-- Text segment --
==*==
An Introductory Guide to Bitcoin
Bitcoin enthusiasts believe it could change the way we think of money, and severely disrupt the existing financial infrastructure centered around banks and government issued fiat currencies. We will talk more about the potential and impact of Bitcoin in another article, but in this one the idea is to explain, in a nutshell, what Bitcoin actually is, why you might want to get involved, and how do you go about doing so.
What is Bitcoin
In short, it is an open source peer to peer digital cryptocurrency and payment system. It is designed to allow people to transact with a greater level of anonymity and security, but with the convenience and speed that rivals that of PayPal.
Its design also makes it inflation proof, as there is a hard set limit of 21 million bitcoins, which is how much there will ever be in existence. As a result, contrary to other currencies, its value is more likely to go up in time rather than depreciating. The more people buy into bitcoins and start using it regularly the more valuable they become relative to other currencies.
Bitcoins, abbreviated as BTC, are stored in digital wallets and transmitted via Bitcoin addresses, which are long strings of numbers and letters. These wallets are encrypted for security, and should be backed up in order to protect from losses. If you lose a wallet you lose the bitcoins that were in it, much like with physical wallets.
Bitcoins come into existence through a process known as “mining”, which is about solving hard mathematical problems that in turn actually help strengthen the cryptography of the entire Bitcoin network. Therefore to mine bitcoins it is necessary to dedicate some computing power, and the more bitcoins are mined, the harder these problems become, and the more computing power is necessary.
This is what, many argue, gives Bitcoin intrinsic value. Besides the fact that you’re literally turning electricity into computing power and finally into Bitcoins thereby creating a clear link between physical energy and a virtual coin, the result of this process is also a cryptographically stronger network for all Bitcoin users. And finally, there’s the utility value found in its decentralized, borderless and pseudonymous nature, and the ease with which you can accept and send bitcoins.
Perhaps one might ask the many disenfranchised cypriots for the best answer to this question, as they got plundered by the very system they put their trust into for so long. This might in fact prove to be the biggest motivator for the rise of Bitcoin; the rapidly declining trust in the existing banking system and the institutions which prop it up. Our money loses its value all the time. Dollar today is worth a tiny fraction of what it used to be worth before it was taken off the gold standard, and the last financial crisis has led governments to “fix it” by creating an inflationary bubble that is likely to pop within a decade.
Our money, and our entire financial system, is in trouble. It is quite prudent to be asking ourselves if perhaps there may be a better way, something different. Digital currencies which nobody controls, in which trust is placed on the network of peers and the peer reviewed open source code rather than politicians and bankers, and which cannot be inflated at will, might prove to be a compelling candidate for such an alternative.
==*==
-- Provided data --
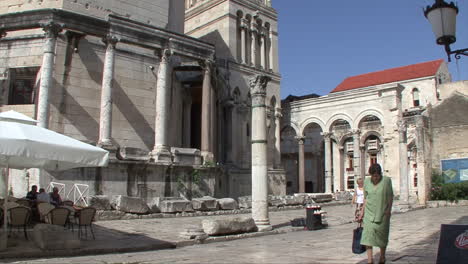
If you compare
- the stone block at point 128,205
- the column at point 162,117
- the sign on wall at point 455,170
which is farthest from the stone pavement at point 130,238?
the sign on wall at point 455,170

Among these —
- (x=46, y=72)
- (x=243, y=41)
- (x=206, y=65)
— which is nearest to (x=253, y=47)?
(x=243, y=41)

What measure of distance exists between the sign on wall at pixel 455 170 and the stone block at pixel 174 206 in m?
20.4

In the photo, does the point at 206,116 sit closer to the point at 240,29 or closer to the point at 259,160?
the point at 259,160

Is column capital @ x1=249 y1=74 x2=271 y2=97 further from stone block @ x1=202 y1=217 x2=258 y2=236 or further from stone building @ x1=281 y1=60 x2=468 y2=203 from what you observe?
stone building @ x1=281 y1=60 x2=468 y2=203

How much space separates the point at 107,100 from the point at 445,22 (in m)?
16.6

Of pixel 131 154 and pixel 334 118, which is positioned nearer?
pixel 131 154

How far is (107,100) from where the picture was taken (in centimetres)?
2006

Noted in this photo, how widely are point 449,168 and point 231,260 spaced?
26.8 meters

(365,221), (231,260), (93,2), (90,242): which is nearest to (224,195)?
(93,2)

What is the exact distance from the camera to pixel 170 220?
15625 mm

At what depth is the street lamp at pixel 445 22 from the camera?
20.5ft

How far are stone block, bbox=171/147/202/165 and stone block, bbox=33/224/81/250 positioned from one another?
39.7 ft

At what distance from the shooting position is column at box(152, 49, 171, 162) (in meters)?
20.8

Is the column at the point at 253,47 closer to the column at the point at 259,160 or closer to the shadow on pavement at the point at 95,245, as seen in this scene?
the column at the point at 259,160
==*==
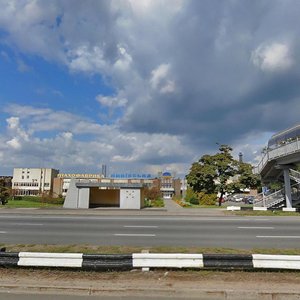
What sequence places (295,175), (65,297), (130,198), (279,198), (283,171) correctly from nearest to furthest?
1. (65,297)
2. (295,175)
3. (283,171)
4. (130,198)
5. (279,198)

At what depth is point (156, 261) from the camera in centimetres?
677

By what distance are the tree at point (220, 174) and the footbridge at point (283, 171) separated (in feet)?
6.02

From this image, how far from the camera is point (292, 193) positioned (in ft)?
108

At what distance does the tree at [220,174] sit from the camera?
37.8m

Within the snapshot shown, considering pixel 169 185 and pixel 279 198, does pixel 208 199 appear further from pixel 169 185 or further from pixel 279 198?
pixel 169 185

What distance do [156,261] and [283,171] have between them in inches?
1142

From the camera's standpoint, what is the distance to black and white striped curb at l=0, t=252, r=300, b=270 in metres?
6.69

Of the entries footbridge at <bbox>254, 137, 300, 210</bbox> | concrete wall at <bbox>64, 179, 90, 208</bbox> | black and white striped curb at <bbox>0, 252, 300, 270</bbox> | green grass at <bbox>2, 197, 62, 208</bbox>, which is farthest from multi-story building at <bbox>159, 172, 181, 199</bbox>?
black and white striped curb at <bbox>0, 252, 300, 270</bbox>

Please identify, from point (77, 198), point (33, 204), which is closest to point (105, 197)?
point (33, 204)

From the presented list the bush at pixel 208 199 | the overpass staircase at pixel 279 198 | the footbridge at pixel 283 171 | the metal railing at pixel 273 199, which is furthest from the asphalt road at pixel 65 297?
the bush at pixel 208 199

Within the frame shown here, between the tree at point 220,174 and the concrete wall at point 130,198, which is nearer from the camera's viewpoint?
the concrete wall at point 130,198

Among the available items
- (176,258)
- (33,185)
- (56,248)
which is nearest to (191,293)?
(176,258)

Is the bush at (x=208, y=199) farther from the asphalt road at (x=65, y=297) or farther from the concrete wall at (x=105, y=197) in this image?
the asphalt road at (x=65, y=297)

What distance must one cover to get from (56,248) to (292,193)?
==*==
-- Requests --
a) In the Bitcoin guide, list the three words that describe the nature of Bitcoin in which its utility value is said to be found.
b) Echo the passage of the Bitcoin guide starting with "Its design also" and going on through "with physical wallets.".

-- Responses for each task --
a) decentralized, borderless, pseudonymous

b)
Its design also makes it inflation proof, as there is a hard set limit of 21 million bitcoins, which is how much there will ever be in existence. As a result, contrary to other currencies, its value is more likely to go up in time rather than depreciating. The more people buy into bitcoins and start using it regularly the more valuable they become relative to other currencies.
Bitcoins, abbreviated as BTC, are stored in digital wallets and transmitted via Bitcoin addresses, which are long strings of numbers and letters. These wallets are encrypted for security, and should be backed up in order to protect from losses. If you lose a wallet you lose the bitcoins that were in it, much like with physical wallets.